Maybe they are just selling old used shirts! lol - I have no idea how they do that it almost looks like a hot peel transfer that was left on too long before being peeled...


----------



## Rodney (Nov 3, 2004)

I think washink might do something like that: washink.com


----------



## acbottomline (May 3, 2007)

We produce all vintage wash treatments as well as a handful of other wet-processing techniques domestically.
Adam
Wash Ink


----------



## moxiesparadox (Apr 4, 2007)

There's a program from Mister Retro that washes out images. It's an awesome program.

Each disk has something like 60 variations for distressing images. The cool thing is you can adjust which part of the image to distress.


----------



## Heidi (Sep 13, 2006)

I have not had any success getting the plugins from Mr. Retro to work in X3. I bought Machine Wash 1 and 3. Neither work but all my other plugins work fine.


----------



## Rodney (Nov 3, 2004)

Heidi said:


> I have not had any success getting the plugins from Mr. Retro to work in X3. I bought Machine Wash 1 and 3. Neither work but all my other plugins work fine.


I think the plugins from Mr. Retro are for photoshop only, not for CorelDraw.


----------



## Heidi (Sep 13, 2006)

All of the plugins that I use in Corel X3 were originally made for Adobe photoshop. I mistakenly assumed that this one work as well as the others do. I should have checked into it more carefully!


----------



## Rodney (Nov 3, 2004)

> All of the plugins that I use in Corel X3 were originally made for Adobe photoshop.
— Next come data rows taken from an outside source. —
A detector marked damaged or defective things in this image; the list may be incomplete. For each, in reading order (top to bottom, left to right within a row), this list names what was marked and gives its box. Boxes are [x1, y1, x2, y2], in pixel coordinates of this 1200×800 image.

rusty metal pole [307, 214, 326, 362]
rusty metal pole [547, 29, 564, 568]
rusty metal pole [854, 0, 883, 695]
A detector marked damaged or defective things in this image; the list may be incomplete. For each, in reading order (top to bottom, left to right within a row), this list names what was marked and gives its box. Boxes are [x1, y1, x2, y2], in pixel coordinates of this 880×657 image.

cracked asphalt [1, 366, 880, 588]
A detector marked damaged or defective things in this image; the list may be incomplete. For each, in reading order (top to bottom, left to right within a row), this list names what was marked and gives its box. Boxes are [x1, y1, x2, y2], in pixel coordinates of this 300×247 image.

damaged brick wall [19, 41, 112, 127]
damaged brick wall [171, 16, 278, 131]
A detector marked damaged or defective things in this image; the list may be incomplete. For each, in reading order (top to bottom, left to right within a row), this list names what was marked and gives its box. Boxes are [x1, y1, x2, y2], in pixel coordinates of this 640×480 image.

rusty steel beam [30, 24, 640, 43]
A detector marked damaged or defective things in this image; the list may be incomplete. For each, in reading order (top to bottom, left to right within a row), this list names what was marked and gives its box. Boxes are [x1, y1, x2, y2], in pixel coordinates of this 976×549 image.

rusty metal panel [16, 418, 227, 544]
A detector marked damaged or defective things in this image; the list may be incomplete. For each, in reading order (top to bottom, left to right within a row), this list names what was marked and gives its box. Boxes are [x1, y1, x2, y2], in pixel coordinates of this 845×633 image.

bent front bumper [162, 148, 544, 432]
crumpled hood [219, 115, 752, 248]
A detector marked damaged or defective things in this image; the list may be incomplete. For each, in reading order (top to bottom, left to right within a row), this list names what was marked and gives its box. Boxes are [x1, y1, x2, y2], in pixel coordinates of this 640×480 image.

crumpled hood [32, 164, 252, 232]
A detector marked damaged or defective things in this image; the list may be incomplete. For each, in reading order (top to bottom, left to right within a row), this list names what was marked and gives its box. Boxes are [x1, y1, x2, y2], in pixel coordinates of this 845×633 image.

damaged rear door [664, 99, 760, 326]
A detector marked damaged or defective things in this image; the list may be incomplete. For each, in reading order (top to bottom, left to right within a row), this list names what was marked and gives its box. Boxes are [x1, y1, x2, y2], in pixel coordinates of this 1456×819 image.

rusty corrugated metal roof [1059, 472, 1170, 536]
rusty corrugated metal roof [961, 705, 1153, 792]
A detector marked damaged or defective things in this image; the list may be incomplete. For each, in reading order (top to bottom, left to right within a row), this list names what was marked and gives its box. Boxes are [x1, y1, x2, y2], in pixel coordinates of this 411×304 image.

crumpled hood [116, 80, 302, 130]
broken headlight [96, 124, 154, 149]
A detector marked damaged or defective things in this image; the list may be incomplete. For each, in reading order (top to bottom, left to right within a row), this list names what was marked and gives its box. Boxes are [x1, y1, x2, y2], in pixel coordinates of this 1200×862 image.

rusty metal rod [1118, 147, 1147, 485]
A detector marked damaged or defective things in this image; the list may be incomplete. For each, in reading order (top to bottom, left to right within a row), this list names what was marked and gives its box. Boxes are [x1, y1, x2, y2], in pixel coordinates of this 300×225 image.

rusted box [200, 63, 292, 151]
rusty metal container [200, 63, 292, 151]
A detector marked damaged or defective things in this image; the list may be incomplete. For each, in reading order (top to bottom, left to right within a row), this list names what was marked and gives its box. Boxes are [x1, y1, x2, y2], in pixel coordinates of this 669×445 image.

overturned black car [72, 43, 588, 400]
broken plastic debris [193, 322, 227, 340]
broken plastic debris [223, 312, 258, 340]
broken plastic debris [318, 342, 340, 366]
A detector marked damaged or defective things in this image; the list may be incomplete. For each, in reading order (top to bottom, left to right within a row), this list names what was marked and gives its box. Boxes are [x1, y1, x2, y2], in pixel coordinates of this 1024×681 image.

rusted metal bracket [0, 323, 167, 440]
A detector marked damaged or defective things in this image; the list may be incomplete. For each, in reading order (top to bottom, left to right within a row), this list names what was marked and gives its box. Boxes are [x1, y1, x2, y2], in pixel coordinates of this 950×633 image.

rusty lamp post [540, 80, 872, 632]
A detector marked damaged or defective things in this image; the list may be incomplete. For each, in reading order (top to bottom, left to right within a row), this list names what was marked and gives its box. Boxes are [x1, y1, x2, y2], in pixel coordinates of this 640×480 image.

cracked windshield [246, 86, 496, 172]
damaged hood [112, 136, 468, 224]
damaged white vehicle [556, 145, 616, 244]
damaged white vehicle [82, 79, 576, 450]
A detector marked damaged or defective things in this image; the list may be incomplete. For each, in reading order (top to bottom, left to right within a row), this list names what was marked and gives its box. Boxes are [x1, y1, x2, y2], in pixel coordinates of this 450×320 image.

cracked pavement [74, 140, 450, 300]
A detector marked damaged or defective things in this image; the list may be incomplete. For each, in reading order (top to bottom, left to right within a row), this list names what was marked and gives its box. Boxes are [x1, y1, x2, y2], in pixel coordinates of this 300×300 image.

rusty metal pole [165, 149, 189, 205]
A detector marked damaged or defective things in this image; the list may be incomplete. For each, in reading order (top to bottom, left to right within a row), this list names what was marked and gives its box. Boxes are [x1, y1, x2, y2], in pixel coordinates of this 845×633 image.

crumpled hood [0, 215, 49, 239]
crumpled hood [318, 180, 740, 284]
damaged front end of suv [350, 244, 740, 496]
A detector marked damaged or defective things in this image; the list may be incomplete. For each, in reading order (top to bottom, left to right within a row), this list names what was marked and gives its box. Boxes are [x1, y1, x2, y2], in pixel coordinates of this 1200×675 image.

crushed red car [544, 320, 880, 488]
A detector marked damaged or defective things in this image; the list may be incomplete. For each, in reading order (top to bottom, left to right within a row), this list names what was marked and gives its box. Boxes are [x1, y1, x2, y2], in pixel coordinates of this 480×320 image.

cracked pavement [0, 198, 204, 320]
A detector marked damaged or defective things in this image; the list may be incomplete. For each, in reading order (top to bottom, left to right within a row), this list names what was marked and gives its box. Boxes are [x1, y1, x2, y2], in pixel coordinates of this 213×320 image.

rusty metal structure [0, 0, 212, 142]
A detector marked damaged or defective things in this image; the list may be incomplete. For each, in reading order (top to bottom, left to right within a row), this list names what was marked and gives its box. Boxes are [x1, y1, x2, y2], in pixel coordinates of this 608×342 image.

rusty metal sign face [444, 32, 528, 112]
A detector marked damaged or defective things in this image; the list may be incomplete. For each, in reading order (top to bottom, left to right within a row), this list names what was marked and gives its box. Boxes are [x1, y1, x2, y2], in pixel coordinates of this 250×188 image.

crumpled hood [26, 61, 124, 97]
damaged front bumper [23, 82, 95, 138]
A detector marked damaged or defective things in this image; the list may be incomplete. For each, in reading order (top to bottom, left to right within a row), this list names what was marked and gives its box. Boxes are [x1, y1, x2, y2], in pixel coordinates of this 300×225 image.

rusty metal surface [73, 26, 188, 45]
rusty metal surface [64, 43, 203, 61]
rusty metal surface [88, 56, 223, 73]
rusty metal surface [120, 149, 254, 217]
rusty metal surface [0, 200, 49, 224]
Interesting, I didn't know they worked across the different software programs.


----------



## norton169 (Jun 9, 2007)

I think it's distressing screen printing ,can be done with Illustrator


----------



## graphixdesigner (Jul 4, 2007)

acbottomline said:


> We produce all vintage wash treatments as well as a handful of other wet-processing techniques domestically.
> Adam
> Wash Ink


*LOVE* your website design!
PJ


----------